Kiwi team relying on other results before they even play and coach admits top-4 chances are probably gone.
New Zealand's chances of reaching a seventh consecutive Junior World Cup semifinal are in the balance.
In fact, coach Chris Boyd's team will know by kickoff in tomorrow night's final pool game against Scotland in Pukekohe whether they have a shot at scraping into the top four.
All eyes will be on the 3.35pm Pool B clash featuring Wales and France in Albany. Wales need to win that, but not by too much, and preferably deny the reigning Under 20 Six Nations champions a bonus point.
This result, assuming Ireland have already secured a bonus point victory against Fiji, would mean the Irish top Pool B against the odds, while New Zealand would come late on the inside rails with a big win over Scotland to grab the fourth qualifier berth.

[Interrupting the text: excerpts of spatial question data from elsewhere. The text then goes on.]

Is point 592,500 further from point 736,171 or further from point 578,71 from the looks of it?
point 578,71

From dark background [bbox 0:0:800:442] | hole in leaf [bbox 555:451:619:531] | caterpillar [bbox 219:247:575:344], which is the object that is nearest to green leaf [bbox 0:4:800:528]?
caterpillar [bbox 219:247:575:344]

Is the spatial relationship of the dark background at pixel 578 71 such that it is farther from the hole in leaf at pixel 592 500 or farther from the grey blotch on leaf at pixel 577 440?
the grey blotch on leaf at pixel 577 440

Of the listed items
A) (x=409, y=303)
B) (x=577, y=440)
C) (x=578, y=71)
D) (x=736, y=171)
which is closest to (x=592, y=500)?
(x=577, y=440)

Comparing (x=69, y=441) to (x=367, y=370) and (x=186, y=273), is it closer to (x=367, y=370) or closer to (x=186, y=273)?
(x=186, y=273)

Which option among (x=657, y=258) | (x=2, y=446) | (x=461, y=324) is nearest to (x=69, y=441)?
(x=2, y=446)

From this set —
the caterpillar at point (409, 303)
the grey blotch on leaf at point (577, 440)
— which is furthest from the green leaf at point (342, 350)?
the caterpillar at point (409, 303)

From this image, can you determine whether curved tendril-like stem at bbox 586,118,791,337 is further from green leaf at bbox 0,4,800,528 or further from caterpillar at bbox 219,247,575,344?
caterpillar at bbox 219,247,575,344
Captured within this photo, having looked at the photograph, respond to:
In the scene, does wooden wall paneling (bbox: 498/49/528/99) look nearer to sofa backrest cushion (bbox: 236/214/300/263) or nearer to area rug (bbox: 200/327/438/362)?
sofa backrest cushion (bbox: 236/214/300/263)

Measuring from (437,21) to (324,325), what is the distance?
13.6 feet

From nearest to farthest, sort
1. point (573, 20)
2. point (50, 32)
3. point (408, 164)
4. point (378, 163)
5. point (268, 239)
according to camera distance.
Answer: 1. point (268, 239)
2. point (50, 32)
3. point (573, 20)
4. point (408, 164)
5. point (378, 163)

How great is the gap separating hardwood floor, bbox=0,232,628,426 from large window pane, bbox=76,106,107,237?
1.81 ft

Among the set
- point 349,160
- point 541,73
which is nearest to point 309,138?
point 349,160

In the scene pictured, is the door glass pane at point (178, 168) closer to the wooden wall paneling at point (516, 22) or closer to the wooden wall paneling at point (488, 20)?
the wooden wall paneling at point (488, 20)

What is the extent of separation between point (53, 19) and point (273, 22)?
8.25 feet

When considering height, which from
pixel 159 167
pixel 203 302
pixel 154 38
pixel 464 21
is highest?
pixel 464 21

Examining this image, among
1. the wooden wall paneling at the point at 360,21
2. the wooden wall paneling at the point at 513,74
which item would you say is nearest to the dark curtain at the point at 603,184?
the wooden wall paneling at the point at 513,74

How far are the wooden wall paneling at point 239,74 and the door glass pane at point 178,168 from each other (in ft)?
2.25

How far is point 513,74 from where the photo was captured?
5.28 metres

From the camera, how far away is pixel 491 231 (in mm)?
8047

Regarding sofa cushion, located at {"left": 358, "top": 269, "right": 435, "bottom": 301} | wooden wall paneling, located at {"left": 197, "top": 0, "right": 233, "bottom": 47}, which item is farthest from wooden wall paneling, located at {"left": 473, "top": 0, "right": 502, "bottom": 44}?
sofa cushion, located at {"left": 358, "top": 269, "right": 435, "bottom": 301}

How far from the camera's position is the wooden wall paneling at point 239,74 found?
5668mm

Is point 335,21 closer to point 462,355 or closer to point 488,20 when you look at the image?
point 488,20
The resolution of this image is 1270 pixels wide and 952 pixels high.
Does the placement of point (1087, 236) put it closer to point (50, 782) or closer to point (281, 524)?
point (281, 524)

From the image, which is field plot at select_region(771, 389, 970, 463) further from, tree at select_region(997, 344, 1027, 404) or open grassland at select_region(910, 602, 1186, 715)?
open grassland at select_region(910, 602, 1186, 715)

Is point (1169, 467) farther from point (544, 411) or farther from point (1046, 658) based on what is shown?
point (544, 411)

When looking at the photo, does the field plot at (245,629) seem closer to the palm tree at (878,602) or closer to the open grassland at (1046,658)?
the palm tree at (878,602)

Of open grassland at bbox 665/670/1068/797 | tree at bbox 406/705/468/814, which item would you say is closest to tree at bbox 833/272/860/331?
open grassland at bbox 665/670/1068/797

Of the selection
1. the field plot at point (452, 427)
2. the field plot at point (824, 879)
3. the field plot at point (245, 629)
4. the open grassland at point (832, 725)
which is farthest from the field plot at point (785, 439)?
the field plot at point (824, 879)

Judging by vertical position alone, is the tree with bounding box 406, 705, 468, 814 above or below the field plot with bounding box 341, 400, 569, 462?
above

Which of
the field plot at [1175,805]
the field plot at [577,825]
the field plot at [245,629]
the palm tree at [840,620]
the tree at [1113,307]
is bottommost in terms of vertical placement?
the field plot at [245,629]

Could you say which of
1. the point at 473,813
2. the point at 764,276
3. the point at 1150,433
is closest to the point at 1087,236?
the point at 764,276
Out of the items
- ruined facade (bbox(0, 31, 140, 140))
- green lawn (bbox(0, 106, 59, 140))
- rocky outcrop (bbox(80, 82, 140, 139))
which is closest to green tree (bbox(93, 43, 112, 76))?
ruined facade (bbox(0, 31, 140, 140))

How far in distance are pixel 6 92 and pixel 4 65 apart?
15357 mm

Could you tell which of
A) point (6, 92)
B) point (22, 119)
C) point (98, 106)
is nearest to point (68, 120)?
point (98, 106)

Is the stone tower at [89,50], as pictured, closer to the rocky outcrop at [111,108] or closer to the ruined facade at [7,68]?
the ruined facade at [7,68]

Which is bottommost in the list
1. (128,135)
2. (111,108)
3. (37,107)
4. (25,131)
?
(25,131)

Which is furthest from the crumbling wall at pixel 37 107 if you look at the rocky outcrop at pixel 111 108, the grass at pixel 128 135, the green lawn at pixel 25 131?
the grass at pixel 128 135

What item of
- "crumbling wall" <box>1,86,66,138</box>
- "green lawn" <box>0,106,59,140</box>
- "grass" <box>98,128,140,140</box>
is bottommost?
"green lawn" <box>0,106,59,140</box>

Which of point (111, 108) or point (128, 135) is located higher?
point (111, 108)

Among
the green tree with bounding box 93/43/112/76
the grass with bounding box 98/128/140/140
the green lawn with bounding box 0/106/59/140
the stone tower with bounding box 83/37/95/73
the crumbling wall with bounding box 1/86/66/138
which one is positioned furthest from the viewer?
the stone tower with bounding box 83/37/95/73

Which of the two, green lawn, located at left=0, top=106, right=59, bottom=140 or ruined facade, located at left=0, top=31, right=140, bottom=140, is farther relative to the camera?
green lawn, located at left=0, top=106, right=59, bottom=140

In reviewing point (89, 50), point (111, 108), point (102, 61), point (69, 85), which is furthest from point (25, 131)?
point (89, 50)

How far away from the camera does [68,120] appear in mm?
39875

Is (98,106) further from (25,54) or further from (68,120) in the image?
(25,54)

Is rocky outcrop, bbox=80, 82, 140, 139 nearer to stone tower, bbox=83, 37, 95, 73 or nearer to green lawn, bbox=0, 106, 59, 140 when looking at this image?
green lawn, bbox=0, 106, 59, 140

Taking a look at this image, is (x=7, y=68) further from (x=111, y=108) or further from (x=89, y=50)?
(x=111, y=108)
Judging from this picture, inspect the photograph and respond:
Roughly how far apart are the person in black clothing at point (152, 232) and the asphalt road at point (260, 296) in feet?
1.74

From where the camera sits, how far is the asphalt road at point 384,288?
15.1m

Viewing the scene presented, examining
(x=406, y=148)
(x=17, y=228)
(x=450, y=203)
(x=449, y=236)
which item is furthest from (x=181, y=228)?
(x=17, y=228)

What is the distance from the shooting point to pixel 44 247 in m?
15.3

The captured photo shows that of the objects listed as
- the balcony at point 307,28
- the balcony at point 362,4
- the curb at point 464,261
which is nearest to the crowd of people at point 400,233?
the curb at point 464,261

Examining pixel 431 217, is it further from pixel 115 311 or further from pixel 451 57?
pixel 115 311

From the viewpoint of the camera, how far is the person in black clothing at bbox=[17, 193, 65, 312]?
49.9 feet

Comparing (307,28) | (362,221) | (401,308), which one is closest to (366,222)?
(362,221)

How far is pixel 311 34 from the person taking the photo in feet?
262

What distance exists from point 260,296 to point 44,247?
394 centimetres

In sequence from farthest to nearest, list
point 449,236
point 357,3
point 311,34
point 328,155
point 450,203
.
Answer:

Boyd is not holding his breath after his side capitulated against a strong-arm South African display on Friday night. The 33-24 flattered New Zealand, and the lack of a bonus point could be costly.
"Our chances of making the top four are probably finished," lamented Boyd.
"Unfortunately that's the way the draw is structured. If we don't make the top four, we could win the rest of our games and finish fifth with one loss. In South Africa in 2012 we came second with two losses.
"The format for what it is is fine. Ideally, we'd like to see 16 teams but the question is whether there'd be 16 teams who are competitive enough. [This format] does make it tough for qualifying."
It must be galling for Boyd and his coaching staff to have some prime talent in the backline and yet not receiving enough ball, the Tevita Li hat-trick on Friday notwithstanding, due to set-piece deficiencies.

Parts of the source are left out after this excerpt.